● Exercise directions
Restate all the data exactly, so that each line is the same as before.

● Information supplied
----
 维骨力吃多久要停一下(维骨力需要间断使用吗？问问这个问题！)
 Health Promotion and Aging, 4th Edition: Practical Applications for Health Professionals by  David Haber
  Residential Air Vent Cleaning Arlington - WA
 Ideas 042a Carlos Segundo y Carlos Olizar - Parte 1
----
● Output for this exercise
 维骨力吃多久要停一下(维骨力需要间断使用吗？问问这个问题！)
 Health Promotion and Aging, 4th Edition: Practical Applications for Health Professionals by  David Haber
  Residential Air Vent Cleaning Arlington - WA
 Ideas 042a Carlos Segundo y Carlos Olizar - Parte 1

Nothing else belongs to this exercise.